The waiting lists for outpatient procedures have spiralled out of control, with the numbers waiting for outpatient procedures for more than a year increasing eight fold in Connolly Hospital, the Mater and St James since last year, according to new figures from the HSE.

Of the acute hospitals Beaumont has seen the most alarming increase, with 2,758 patients now waiting for more than a year for their procedure. That’s up by 2,664 patients since this time last year and up by 232 between January and February of this year alone.

The Eye and Ear Hospital is under severe pressure with 3,199 patients who are now waiting for over a year for their procedure. That’s an increase of 2,945 since February last year when there were 254 patients waiting for over a year.

Many of the acute Dublin hospitals have also seen a doubling of inpatient waiting times.

Cllr Jack Chambers has said it shows the health system is out of control.

“These figures are nothing short of alarming. The dramatic increase in patient waiting lists in the space of a year is a major cause of concern and it begs the question – where will these waiting lists be this time next year?,” asked Cllr Chambers.

“We cannot stand over a situation where thousands of patients in Dublin are waiting for more than a year to get the treatment they need and this number is increasing significantly every single month. It’s clear the hospitals are in crisis and they are simply not in a position to cope with patient demand as their resources are cut.

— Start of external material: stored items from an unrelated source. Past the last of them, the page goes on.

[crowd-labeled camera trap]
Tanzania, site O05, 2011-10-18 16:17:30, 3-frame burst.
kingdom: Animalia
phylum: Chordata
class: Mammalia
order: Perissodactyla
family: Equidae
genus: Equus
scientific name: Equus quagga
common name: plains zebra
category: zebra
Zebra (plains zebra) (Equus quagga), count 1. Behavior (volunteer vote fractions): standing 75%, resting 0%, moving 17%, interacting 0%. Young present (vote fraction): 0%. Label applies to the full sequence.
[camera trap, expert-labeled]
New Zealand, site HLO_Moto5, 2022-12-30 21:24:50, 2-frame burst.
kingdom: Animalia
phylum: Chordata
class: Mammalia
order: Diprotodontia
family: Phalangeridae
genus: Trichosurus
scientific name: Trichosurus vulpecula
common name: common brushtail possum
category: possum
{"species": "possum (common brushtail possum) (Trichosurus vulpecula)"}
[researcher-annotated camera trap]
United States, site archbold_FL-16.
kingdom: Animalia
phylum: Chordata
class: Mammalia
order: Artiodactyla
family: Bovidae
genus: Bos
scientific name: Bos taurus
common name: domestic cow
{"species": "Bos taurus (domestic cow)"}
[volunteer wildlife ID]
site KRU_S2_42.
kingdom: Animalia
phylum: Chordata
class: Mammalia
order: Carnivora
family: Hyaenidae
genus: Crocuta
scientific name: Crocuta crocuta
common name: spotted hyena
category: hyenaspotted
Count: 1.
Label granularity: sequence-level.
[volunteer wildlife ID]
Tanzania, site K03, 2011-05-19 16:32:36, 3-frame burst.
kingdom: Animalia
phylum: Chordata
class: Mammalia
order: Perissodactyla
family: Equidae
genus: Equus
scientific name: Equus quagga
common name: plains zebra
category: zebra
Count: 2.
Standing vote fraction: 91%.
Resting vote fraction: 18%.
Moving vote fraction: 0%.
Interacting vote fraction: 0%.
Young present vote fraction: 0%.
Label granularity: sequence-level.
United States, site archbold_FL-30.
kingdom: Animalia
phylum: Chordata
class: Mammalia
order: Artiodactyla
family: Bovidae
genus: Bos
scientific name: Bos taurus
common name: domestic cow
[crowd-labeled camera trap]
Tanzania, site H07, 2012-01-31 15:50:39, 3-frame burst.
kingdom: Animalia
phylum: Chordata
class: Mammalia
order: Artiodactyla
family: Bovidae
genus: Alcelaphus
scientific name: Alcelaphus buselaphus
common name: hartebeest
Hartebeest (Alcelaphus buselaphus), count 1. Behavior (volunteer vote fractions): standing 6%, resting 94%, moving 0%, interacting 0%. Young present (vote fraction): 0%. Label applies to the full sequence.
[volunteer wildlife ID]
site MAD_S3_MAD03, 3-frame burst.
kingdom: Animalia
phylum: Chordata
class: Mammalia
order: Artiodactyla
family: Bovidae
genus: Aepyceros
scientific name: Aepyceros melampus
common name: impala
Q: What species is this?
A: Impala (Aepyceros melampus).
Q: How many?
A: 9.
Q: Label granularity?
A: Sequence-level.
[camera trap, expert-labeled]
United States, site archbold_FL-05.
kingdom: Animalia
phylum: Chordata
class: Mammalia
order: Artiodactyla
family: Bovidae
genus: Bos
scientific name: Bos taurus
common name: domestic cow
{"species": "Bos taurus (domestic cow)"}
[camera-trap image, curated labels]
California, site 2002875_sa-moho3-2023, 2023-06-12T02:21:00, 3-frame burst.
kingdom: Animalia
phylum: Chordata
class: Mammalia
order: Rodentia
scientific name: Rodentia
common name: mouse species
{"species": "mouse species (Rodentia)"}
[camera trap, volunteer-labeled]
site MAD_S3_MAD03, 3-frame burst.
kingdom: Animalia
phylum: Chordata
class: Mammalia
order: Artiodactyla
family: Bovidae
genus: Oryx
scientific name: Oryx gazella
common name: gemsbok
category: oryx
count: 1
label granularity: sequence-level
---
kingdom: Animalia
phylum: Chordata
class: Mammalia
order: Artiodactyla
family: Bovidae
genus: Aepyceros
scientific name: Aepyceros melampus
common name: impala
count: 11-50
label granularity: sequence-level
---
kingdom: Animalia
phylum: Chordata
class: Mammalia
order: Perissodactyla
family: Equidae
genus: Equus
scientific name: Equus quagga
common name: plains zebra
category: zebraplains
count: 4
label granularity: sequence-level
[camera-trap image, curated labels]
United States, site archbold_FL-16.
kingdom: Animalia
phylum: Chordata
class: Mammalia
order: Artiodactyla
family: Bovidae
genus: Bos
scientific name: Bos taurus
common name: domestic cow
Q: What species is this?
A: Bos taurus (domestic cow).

“It’s time for a radical rethink of how the health system is managed. This Government has presided over a cull of community hospital beds, the closure of hospital wards, a slash and burn of health resources, gross mismanagement of the health budget and the downgrading of hospital services in different parts of the country. All of this has pushed more and more patients onto the already overburdened acute hospitals in Dublin and has created a completely out of control overcrowding crisis. 

“Minister Varadkar’s approach is not working.  We need to look at a longer-term system of community based primary care to take patients out the acute hospital system and to catch patients before they become sick enough to need hospital treatment. I am genuinely fearful that lives are now being put at risk as sick people get sicker while waiting months and months for the treatment they need.”